>> BEGIN PROVIDED PASSAGE

Always use proto3 syntax rather than proto2 for new protocol buffers. Proto2
protobufs can be compiled for ``pw_rpc``, but they are not as well supported
as proto3. Specifically, ``pw_rpc`` lacks support for non-zero default values
in proto2. When using Nanopb with ``pw_rpc``, proto2 response protobufs with
non-zero field defaults should be manually initialized to the default struct.
In the past, proto3 was sometimes avoided because it lacked support for field
presence detection. Fortunately, this has been fixed: proto3 now supports
``optional`` fields, which are equivalent to proto2 ``optional`` fields.
If you need to distinguish between a default-valued field and a missing field,
mark the field as ``optional``. The presence of the field can be detected
with ``std::optional``, a ``HasField(name)``, or ``has_<field>`` member,
depending on the library.
Optional fields have some overhead --- if using Nanopb, default-valued fields
are included in the encoded proto, and the proto structs have a
``has_<field>`` flag for each optional field. Use plain fields if field
presence detection is not needed.
.. code-block:: protobuf
syntax = "proto3";
message MyMessage {
// Leaving this field unset is equivalent to setting it to 0.
int32 number = 1;
// Setting this field to 0 is different from leaving it unset.
optional int32 other_number = 2;
}
2. RPC code generation
======================
``pw_rpc`` generates a C++ header file for each ``.proto`` file. This header is
generated in the build output directory. Its exact location varies by build
system and toolchain, but the C++ include path always matches the sources
declaration in the ``pw_proto_library``. The ``.proto`` extension is replaced
with an extension corresponding to the protobuf library in use.
================== =============== =============== =============
Protobuf libraries Build subtarget Protobuf header pw_rpc header
================== =============== =============== =============
Raw only .raw_rpc (none) .raw_rpc.pb.h
Nanopb or raw .nanopb_rpc .pb.h .rpc.pb.h
pw_protobuf or raw .pwpb_rpc .pwpb.h .rpc.pwpb.h
================== =============== =============== =============
For example, the generated RPC header for ``"foo_bar/the_service.proto"`` is
``"foo_bar/the_service.rpc.pb.h"`` for Nanopb or
``"foo_bar/the_service.raw_rpc.pb.h"`` for raw RPCs.

>> END PROVIDED PASSAGE
>> BEGIN EXCERPTED RECORDS

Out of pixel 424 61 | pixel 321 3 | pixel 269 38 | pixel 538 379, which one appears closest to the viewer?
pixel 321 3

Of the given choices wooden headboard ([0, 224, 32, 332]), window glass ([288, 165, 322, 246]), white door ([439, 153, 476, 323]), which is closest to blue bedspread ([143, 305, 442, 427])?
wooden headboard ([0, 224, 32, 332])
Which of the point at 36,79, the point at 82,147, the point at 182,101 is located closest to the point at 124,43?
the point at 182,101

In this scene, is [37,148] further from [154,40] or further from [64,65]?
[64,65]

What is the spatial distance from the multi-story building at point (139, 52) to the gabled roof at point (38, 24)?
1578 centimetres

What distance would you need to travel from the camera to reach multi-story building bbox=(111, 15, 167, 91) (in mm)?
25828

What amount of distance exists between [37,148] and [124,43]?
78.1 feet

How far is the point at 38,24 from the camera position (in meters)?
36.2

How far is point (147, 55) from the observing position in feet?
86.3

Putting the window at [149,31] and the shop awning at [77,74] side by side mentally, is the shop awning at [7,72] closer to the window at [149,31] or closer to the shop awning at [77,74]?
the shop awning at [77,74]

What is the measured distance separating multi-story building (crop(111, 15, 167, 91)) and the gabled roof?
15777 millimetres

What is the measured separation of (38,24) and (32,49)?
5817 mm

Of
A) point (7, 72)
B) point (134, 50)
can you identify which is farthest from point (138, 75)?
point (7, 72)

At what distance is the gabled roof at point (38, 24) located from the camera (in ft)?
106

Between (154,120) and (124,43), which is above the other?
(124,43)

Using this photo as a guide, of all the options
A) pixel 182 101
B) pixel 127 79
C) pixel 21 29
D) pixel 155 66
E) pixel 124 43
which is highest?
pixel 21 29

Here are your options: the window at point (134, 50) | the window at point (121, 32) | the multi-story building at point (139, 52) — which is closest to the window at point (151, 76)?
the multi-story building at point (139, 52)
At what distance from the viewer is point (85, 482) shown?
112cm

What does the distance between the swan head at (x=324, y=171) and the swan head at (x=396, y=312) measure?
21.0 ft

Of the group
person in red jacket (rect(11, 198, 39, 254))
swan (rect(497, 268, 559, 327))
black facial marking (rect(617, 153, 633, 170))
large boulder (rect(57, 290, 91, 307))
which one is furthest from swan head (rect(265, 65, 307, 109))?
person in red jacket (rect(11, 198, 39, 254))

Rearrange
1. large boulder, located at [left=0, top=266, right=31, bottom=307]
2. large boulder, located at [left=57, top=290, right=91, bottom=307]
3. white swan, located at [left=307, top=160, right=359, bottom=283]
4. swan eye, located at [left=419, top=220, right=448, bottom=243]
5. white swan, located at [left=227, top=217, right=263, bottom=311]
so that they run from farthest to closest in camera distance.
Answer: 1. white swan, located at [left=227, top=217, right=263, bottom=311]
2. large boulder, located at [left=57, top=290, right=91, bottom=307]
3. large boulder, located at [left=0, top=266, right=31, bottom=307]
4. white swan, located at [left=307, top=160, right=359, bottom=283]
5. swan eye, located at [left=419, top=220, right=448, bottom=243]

>> END EXCERPTED RECORDS

**THE TASKS:**
**1.** Transcribe the pw_rpc text from "int32 number = 1;" up to and including "library in use.".
**2.** Using only the pw_rpc text, decide whether each statement agrees with it. Answer yes or no for each, and quote the deciding words. (a) pw_rpc supports non-zero default values in proto2. (b) The header that pw_rpc generates is placed in the build output directory. (c) When using Nanopb, default-valued optional fields are left out of the encoded proto.

**EXPECTED ANSWERS:**
**1.**
int32 number = 1;
// Setting this field to 0 is different from leaving it unset.
optional int32 other_number = 2;
}
2. RPC code generation
======================
``pw_rpc`` generates a C++ header file for each ``.proto`` file. This header is
generated in the build output directory. Its exact location varies by build
system and toolchain, but the C++ include path always matches the sources
declaration in the ``pw_proto_library``. The ``.proto`` extension is replaced
with an extension corresponding to the protobuf library in use.

**2.**
(a) No: "``pw_rpc`` lacks support for non-zero default values in proto2."
(b) Yes: "This header is generated in the build output directory."
(c) No: "if using Nanopb, default-valued fields are included in the encoded proto"